Validating the Cleaning Process of Medical Devices

In the business of medical device manufacturing, validating the cleaning process of products is a top priority. You must always ask yourself the two most important questions: will the device be safe for the patient, and will it continue to function properly? If it is not cleaned thoroughly during its production, it could be an issue. Consider these useful tips for validating your cleaning process to help ensure your medical device products will be safe and effective.

Identifying and Understanding the Effects of Potential Residuals

Because you understand your manufacturing process well, you know what products, machines, and chemicals are used to create all applicable medical devices. Make sure that you know each step of the process and which might create an issue, whether through machines creating loose particles or chemicals coming into contact with the device.

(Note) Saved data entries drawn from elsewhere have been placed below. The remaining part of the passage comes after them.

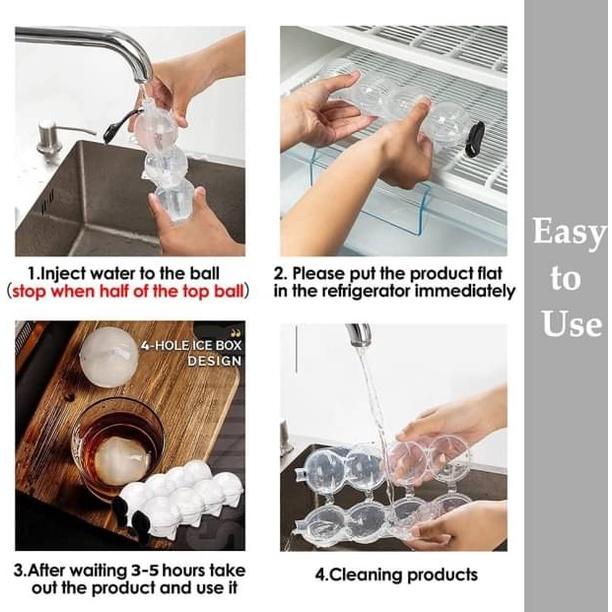 1.Inject water to the ball
(stop when half of the top ball)

2. Please put the product flat in the refrigerator immediately

4-HOLE ICE BOX DESIGN

3.After waiting 3-5 hours take out the product and use it

4.Cleaning products

Easy to Use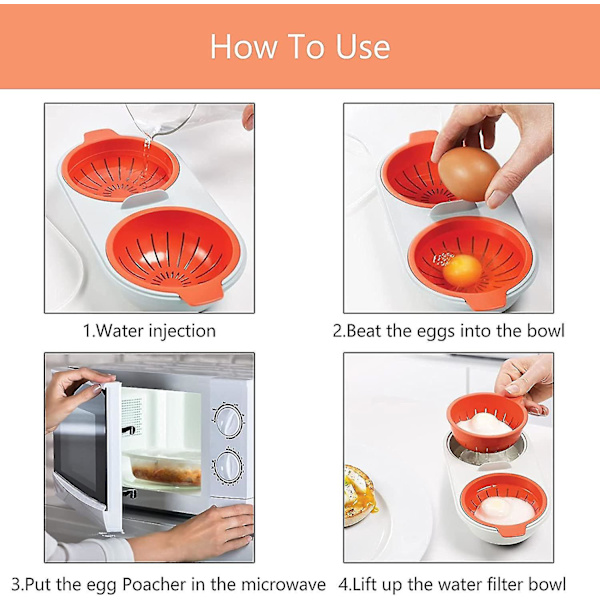 How To Use

1.Water injection

2.Beat the eggs into the bowl

3.Put the egg Poacher in the microwave

4.Lift up the water filter bowl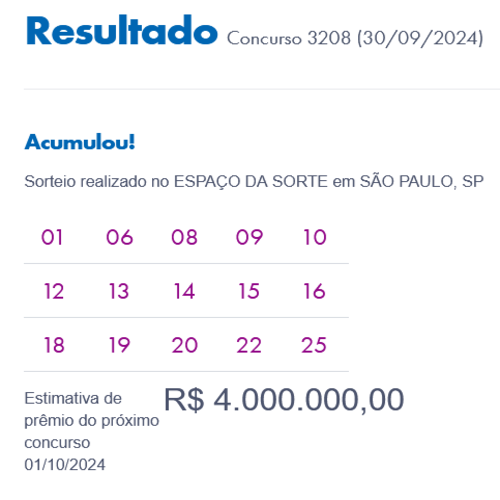 Resultado Concurso 3208 (30/09/2024)

Acumulou!

Sorteio realizado no ESPAÇO DA SORTE em SÃO PAULO, SP

| 01 | 06 | 08 | 09 | 10 |
|---|---|---|---|---|
| 12 | 13 | 14 | 15 | 16 |
| 18 | 19 | 20 | 22 | 25 |

Estimativa de prêmio do próximo concurso 01/10/2024

R$ 4.000.000,00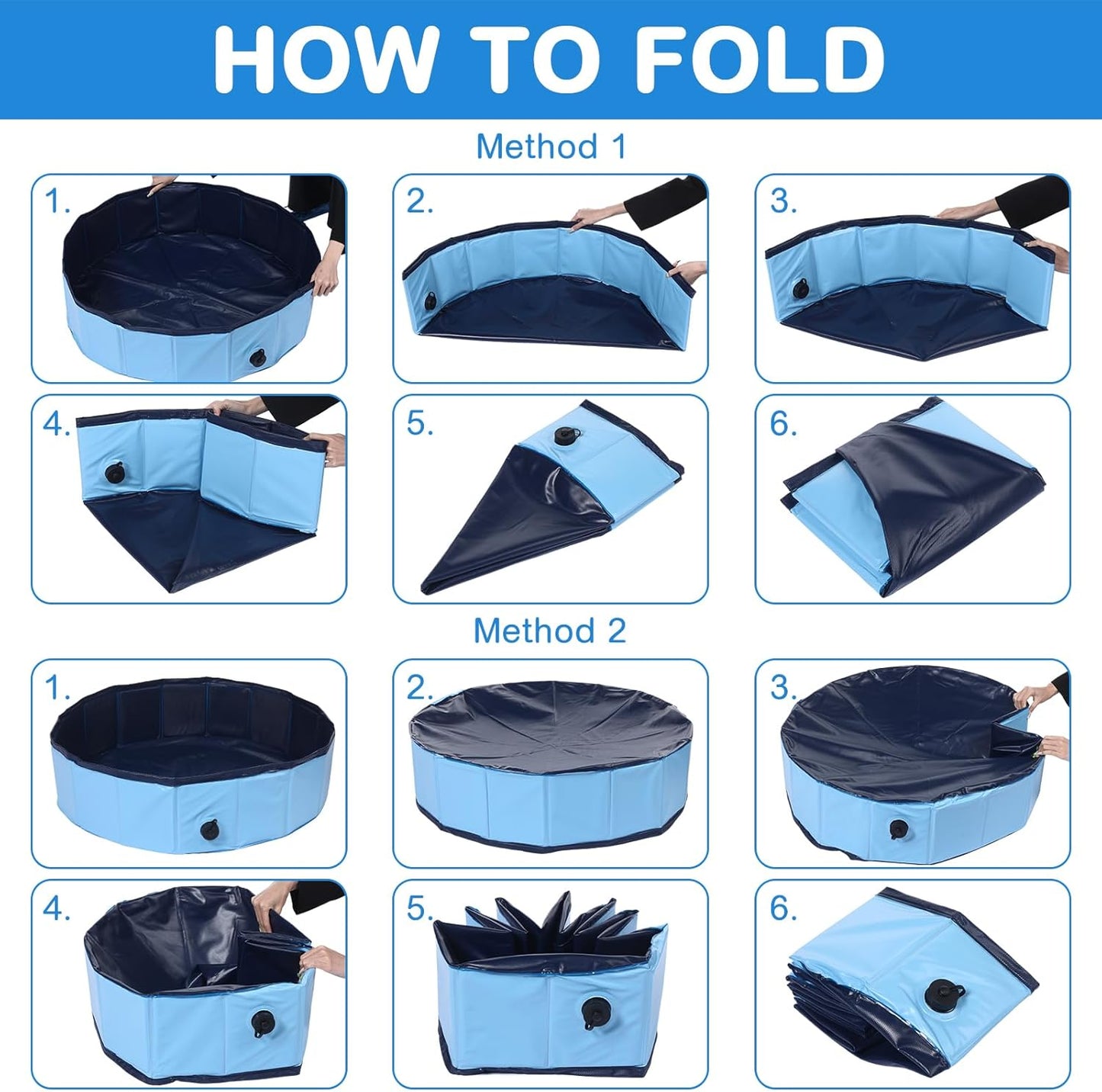 HOW TO FOLD

Method 1

1.

2.

3.

4.

5.

6.

Method 2

1.

2.

3.

4.

5.

6.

Then, when you know all of your potential residuals including those which come from outside sources, you can accurately identify which need to be eliminated and how. Not all residuals are completely dangerous or will wear out the product, so set realistic limits on the cleaning process and what needs to be done. Understanding how the product is to be used is also key. For example, whether or not a device will touch a person, or if a device is going to be used for a long time.

Conduct Tests and Analyze

Either your team or an outside company will want to conduct analytical tests in order to discover just how much of an issue contamination is. Often there is more than one residual or contaminant of which you must be aware. These tests are so important because variables and other issues must be taken into account.

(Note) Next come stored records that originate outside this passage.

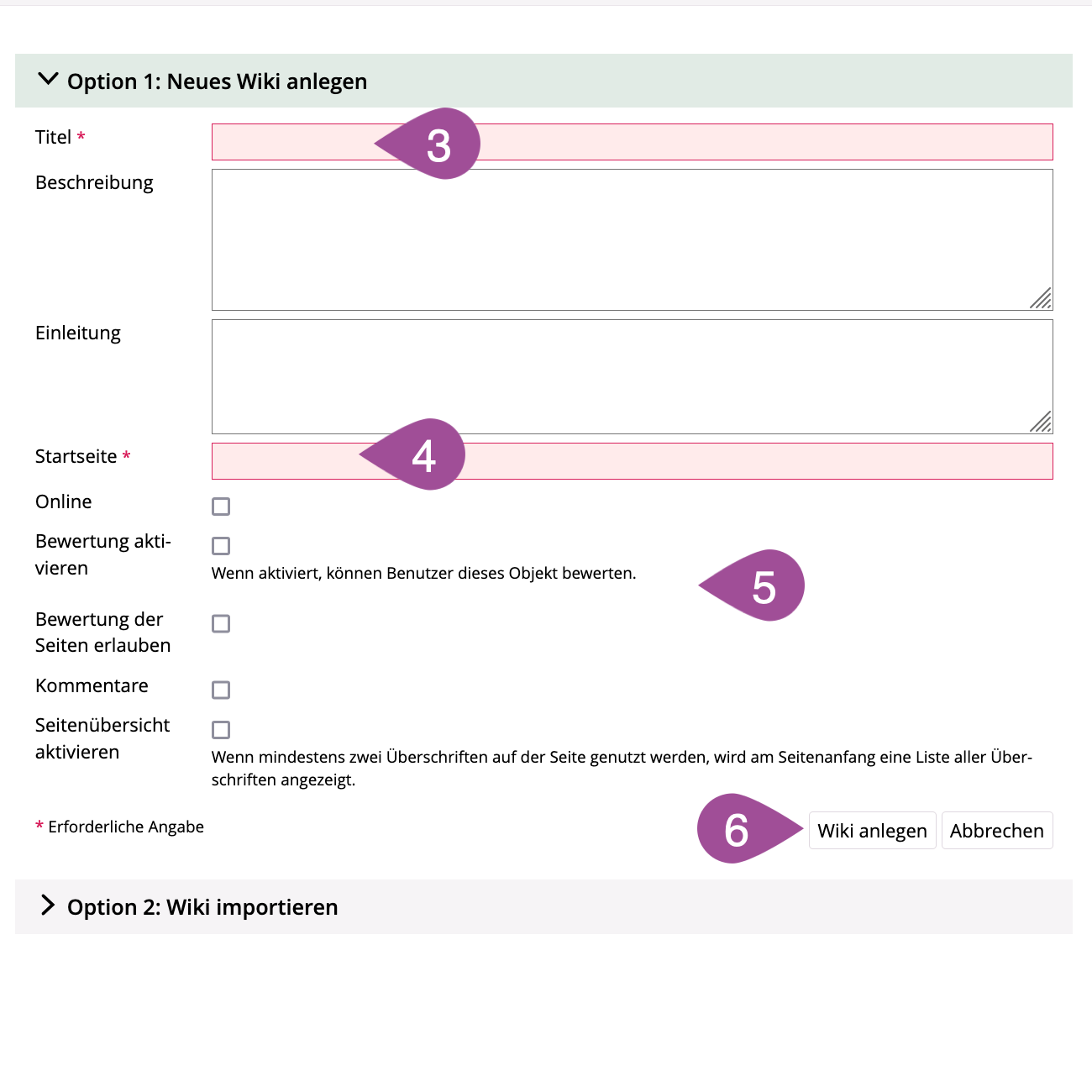 Option 1: Neues Wiki anlegen

Titel *

3

Beschreibung

Einleitung

Startseite *

4

Online

Bewertung aktivieren

Wenn aktiviert, können Benutzer dieses Objekt bewerten.

5

Bewertung der Seiten erlauben

Kommentare

Seitenübersicht aktivieren

Wenn mindestens zwei Überschriften auf der Seite genutzt werden, wird am Seitenanfang eine Liste aller Überschriften angezeigt.

* Erforderliche Angabe

6

Wiki anlegen

Abbrechen

Option 2: Wiki importieren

Some of your potential testing methods are:

  • A specific method in which Contaminant A is identified and measured for its presence on the product
  • A specific method in which Contaminants A, B, C… are identified and measured separately for their presence on the product
  • A specific method in which Contaminants A, B, C… are identified and measured during one testing session for their presence on the product
  • A non-specific method in which the product is analyzed for the presence of chemicals, but their individual amounts are not measured and instead thought of as equal across the board with all other contaminants

The final method is common in cleaning validations and is less expensive while other specific methods are more expensive and time-consuming but more accurate. You can also create a melding of both a specific and non-specific test, depending on what is necessary for your product.

Either way, the testing must be repeated before it can be valid itself. If you are constantly getting different results or if you only test it once, there is no accuracy to your method. A good testing method must be repeatable and able to provide consistent results so that you can know which:

  • Residuals/contaminants are major issues
  • Need to be focused on in the cleaning process
  • Area(s) of the device are likely to collect the most residuals/contaminants

Test the Cleaning Process Itself

Now that you have tested the device and its likelihood to carry or pick up contaminants during the manufacturing process, you must test the cleaning process itself. You can either test newly manufactured devices that have gone through the cleaning process or devices that have been specifically spiked with contaminants before going through the regular cleaning process.

If you have the ability, you may want to test the process both ways. It should effectively help you conclude the validity of your cleaning process, especially if you have followed the tips above.

Validating the cleaning process as part of medical device manufacturing is necessary, but it does not have to be difficult. Create your own method and take it step-by-step, allowing yourself to understand all possible issues and to solve them one at a time. The FDA asks, “How clean is clean enough?” The answer is of course when your product is safe, effective, and its cleaning process is sufficiently validated.